start GIVEN DATA

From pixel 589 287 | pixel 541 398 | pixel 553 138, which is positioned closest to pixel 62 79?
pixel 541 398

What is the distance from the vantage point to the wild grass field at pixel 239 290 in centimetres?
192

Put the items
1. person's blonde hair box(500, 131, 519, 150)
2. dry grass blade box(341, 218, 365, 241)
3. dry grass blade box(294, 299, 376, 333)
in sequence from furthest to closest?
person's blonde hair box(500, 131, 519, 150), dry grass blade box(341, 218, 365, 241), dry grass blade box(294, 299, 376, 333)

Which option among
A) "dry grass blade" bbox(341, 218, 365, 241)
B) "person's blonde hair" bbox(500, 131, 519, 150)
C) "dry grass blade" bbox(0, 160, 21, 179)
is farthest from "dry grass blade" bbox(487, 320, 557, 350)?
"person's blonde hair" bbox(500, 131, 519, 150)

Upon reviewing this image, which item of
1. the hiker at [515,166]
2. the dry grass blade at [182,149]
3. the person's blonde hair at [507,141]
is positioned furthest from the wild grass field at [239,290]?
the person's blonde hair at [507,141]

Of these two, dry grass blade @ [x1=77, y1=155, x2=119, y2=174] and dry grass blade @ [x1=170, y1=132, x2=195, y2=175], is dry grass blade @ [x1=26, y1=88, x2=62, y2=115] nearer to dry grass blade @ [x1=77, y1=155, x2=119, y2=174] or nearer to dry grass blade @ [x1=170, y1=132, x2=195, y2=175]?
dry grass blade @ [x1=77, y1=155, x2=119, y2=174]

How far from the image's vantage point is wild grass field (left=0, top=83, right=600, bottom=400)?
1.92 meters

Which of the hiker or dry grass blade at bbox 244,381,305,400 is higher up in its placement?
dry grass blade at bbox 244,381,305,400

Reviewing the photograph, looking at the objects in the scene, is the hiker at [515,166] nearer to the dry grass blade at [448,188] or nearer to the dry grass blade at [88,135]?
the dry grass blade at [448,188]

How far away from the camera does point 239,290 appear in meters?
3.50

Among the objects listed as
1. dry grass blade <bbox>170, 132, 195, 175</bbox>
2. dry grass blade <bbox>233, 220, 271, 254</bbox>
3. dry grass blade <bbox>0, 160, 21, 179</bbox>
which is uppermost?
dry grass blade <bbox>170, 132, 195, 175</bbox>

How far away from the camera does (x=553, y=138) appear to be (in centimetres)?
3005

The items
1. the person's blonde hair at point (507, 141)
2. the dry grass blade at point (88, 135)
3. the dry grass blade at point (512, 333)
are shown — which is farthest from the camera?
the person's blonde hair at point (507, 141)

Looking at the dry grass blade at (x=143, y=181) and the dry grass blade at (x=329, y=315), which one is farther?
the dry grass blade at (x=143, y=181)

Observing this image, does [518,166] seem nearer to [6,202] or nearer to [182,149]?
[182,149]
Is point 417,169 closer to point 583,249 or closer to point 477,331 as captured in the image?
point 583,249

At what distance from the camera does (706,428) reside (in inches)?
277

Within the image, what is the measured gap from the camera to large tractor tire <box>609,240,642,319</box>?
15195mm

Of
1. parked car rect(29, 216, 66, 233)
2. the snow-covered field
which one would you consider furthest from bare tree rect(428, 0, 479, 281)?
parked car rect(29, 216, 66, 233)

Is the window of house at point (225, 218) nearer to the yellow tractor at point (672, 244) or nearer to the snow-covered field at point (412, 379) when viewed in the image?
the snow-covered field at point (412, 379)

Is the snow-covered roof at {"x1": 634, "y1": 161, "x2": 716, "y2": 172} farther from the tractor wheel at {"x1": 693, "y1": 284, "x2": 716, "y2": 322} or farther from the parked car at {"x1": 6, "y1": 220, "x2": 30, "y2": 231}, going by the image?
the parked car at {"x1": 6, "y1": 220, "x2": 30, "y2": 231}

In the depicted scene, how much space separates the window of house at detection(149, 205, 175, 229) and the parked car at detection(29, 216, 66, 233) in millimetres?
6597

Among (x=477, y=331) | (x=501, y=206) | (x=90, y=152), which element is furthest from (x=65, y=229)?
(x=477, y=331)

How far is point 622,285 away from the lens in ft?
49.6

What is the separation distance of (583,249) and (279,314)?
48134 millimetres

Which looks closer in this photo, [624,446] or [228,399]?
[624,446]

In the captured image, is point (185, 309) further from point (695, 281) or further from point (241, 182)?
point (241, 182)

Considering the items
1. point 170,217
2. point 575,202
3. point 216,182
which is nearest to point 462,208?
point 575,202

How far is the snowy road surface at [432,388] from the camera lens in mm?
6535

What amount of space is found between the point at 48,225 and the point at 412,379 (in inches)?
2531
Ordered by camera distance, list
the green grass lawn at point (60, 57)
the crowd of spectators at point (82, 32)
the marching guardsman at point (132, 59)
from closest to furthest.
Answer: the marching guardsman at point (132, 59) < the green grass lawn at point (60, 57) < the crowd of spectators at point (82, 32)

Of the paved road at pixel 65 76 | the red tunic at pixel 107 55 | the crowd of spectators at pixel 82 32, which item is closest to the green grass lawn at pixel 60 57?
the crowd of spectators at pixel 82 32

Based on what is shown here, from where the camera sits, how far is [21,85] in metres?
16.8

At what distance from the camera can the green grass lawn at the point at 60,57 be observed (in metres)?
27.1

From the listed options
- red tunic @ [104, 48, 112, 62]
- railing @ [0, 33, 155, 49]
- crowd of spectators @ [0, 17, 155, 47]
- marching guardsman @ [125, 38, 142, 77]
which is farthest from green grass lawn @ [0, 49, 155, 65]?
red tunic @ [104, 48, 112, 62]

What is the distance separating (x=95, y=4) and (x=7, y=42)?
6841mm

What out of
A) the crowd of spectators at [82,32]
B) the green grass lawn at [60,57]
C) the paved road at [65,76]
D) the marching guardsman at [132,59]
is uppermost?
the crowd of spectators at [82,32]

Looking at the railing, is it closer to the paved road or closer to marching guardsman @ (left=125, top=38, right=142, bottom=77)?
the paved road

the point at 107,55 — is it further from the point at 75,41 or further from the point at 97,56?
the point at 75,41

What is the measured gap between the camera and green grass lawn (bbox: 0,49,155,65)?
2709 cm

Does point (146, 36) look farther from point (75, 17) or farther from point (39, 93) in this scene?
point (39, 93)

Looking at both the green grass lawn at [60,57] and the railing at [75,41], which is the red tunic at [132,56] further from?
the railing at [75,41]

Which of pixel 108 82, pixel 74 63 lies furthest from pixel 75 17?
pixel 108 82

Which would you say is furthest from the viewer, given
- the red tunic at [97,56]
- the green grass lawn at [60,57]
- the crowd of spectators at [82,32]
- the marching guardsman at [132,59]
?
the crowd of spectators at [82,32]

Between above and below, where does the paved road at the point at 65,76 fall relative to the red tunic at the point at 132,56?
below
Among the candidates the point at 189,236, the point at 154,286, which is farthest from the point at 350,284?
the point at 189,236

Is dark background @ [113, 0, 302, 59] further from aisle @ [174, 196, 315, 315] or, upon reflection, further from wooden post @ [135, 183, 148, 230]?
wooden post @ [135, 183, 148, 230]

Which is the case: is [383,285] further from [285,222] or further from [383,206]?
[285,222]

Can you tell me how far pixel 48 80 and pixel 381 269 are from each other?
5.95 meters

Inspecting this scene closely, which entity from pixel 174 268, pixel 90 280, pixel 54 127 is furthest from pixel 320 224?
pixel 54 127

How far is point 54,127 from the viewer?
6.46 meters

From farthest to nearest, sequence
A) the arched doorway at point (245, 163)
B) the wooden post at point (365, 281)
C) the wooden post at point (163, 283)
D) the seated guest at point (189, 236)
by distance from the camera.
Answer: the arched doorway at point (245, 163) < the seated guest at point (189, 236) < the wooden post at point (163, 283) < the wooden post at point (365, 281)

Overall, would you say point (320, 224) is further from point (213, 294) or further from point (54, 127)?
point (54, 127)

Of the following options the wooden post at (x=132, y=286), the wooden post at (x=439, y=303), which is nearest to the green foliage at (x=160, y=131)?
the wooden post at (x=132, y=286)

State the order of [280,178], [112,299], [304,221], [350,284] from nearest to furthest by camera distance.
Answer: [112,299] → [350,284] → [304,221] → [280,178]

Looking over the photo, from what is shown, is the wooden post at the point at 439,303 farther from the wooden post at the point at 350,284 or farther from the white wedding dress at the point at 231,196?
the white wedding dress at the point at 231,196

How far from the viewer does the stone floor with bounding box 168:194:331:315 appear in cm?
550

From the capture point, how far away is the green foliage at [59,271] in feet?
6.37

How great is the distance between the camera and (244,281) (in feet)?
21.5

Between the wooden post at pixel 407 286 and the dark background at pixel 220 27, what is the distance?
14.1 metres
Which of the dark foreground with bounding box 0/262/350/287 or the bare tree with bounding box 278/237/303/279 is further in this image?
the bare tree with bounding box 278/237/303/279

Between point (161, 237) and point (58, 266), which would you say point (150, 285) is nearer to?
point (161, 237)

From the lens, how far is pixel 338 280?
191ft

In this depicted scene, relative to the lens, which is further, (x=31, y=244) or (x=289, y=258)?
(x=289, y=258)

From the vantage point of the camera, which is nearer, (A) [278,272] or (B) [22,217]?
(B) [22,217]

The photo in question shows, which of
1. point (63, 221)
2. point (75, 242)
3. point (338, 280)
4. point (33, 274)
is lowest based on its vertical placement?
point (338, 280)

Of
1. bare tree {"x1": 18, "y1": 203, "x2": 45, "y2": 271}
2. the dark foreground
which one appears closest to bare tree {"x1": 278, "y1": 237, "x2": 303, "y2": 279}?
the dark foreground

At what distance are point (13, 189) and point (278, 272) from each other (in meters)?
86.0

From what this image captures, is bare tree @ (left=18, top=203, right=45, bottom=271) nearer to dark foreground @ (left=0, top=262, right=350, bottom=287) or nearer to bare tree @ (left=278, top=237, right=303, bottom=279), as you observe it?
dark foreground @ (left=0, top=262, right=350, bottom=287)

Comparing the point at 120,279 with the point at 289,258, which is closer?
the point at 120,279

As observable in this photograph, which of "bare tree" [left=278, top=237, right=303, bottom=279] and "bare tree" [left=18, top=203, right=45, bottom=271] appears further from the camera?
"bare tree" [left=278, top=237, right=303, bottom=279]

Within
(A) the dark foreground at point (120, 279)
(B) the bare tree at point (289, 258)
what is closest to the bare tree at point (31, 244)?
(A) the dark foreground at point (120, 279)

end GIVEN DATA

### CHALLENGE
Locate each line in the entries above that contains the word "Within", treating uppercase and lowercase as different, and copy those lines out.

### ANSWER TO THE EXERCISE
Within the image, what is the measured gap from the camera to large tractor tire <box>609,240,642,319</box>?
Within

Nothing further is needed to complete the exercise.